◆ AIM OF THE TASK: Copy out all of the entries below word for word, leaving out the pictures.

◆ DATA ENTRIES:
•••

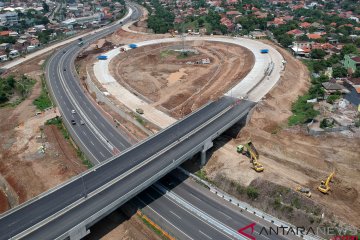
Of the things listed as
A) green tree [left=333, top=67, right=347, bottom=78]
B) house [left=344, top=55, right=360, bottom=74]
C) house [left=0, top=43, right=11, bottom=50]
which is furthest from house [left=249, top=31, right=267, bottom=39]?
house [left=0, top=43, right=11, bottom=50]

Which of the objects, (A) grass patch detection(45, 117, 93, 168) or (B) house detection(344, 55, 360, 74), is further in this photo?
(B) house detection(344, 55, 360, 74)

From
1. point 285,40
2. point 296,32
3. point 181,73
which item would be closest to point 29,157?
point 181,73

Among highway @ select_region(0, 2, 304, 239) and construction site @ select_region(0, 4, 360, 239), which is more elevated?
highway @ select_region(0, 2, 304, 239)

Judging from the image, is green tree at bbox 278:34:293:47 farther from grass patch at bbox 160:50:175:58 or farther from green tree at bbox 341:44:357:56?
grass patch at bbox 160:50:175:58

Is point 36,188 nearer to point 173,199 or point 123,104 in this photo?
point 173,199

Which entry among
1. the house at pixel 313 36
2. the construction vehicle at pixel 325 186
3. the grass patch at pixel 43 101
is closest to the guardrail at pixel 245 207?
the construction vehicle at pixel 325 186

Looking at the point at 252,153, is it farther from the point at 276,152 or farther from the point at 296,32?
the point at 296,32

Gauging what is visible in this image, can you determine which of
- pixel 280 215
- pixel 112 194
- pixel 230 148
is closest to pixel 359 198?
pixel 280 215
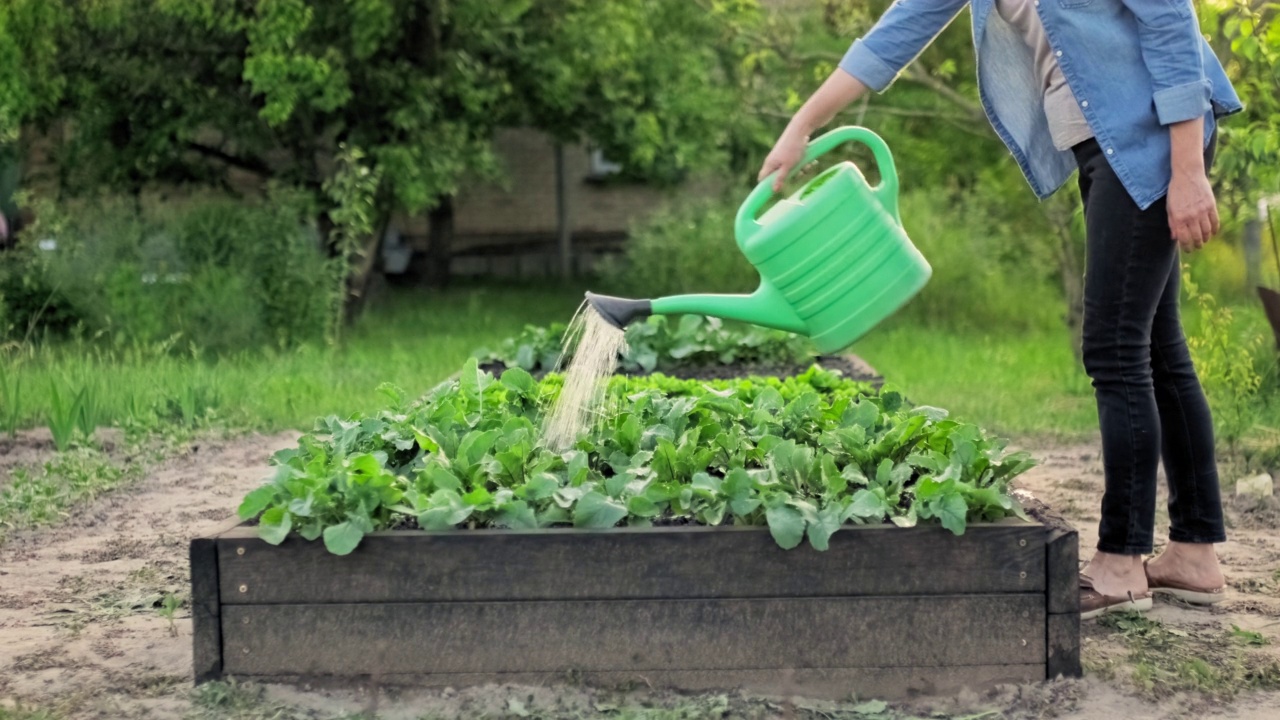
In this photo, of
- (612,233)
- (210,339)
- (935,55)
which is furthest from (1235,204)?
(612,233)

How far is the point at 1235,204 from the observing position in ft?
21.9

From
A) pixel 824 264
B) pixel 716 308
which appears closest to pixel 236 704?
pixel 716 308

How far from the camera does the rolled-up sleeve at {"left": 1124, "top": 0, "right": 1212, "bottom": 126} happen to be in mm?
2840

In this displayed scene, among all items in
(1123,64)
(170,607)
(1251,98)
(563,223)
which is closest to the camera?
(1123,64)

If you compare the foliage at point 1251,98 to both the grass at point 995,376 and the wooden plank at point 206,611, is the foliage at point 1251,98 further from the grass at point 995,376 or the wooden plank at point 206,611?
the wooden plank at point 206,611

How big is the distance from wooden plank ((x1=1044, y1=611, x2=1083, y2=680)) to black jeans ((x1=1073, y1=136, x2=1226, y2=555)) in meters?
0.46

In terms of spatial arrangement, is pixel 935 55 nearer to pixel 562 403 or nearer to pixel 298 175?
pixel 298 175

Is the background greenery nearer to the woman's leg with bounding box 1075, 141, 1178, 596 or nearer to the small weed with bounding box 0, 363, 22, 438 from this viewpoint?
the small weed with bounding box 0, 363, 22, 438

•••

◆ RIGHT ANSWER:
Of the things listed as
A) green tree [left=333, top=67, right=347, bottom=78]
B) house [left=344, top=55, right=360, bottom=74]
C) house [left=0, top=43, right=11, bottom=50]
which is furthest from house [left=249, top=31, right=267, bottom=39]?
house [left=0, top=43, right=11, bottom=50]

Which of the objects, (A) grass patch detection(45, 117, 93, 168) or (B) house detection(344, 55, 360, 74), is further in this photo?
(B) house detection(344, 55, 360, 74)

From
1. point 285,40
2. point 296,32
3. point 181,73
which item would be closest to point 29,157?
point 181,73

Among highway @ select_region(0, 2, 304, 239) and construction site @ select_region(0, 4, 360, 239), which is more elevated?
highway @ select_region(0, 2, 304, 239)

Judging from the image, is green tree at bbox 278:34:293:47 farther from grass patch at bbox 160:50:175:58 or farther from green tree at bbox 341:44:357:56?
grass patch at bbox 160:50:175:58

Is point 36,188 nearer to point 173,199 or point 123,104 in this photo?
point 173,199

Which entry among
1. the house at pixel 313 36
2. the construction vehicle at pixel 325 186
3. the grass patch at pixel 43 101
is closest to the guardrail at pixel 245 207?
the construction vehicle at pixel 325 186

Looking at the point at 252,153, is it farther from the point at 276,152 or farther from the point at 296,32?
the point at 296,32

Gauging what is visible in this image, can you determine which of
- pixel 280 215
- pixel 112 194
- pixel 230 148
is closest to pixel 359 198?
pixel 280 215
In this photo, of
- (612,233)
- (210,339)
- (935,55)
which is furthest from (1235,204)?
(612,233)

How far is the point at 1235,204 from the observing position in ft?
21.9

From
A) pixel 824 264
B) pixel 716 308
which appears closest to pixel 236 704?
pixel 716 308

How far from the camera does the rolled-up sleeve at {"left": 1124, "top": 0, "right": 1212, "bottom": 126} happen to be in mm?
2840

In this displayed scene, among all items in
(1123,64)
(170,607)
(1251,98)
(563,223)
which is closest to the camera?
(1123,64)

If you compare the foliage at point 1251,98 to both the grass at point 995,376 and the wooden plank at point 206,611, is the foliage at point 1251,98 further from the grass at point 995,376 or the wooden plank at point 206,611?
the wooden plank at point 206,611

How big is the distance from wooden plank ((x1=1044, y1=611, x2=1083, y2=680)) to black jeans ((x1=1073, y1=136, x2=1226, y2=555)) in meters?
0.46

In terms of spatial arrangement, is pixel 935 55 nearer to pixel 562 403 or nearer to pixel 298 175?
pixel 298 175

Is the background greenery nearer to the woman's leg with bounding box 1075, 141, 1178, 596 or nearer to the small weed with bounding box 0, 363, 22, 438 from this viewpoint?
the small weed with bounding box 0, 363, 22, 438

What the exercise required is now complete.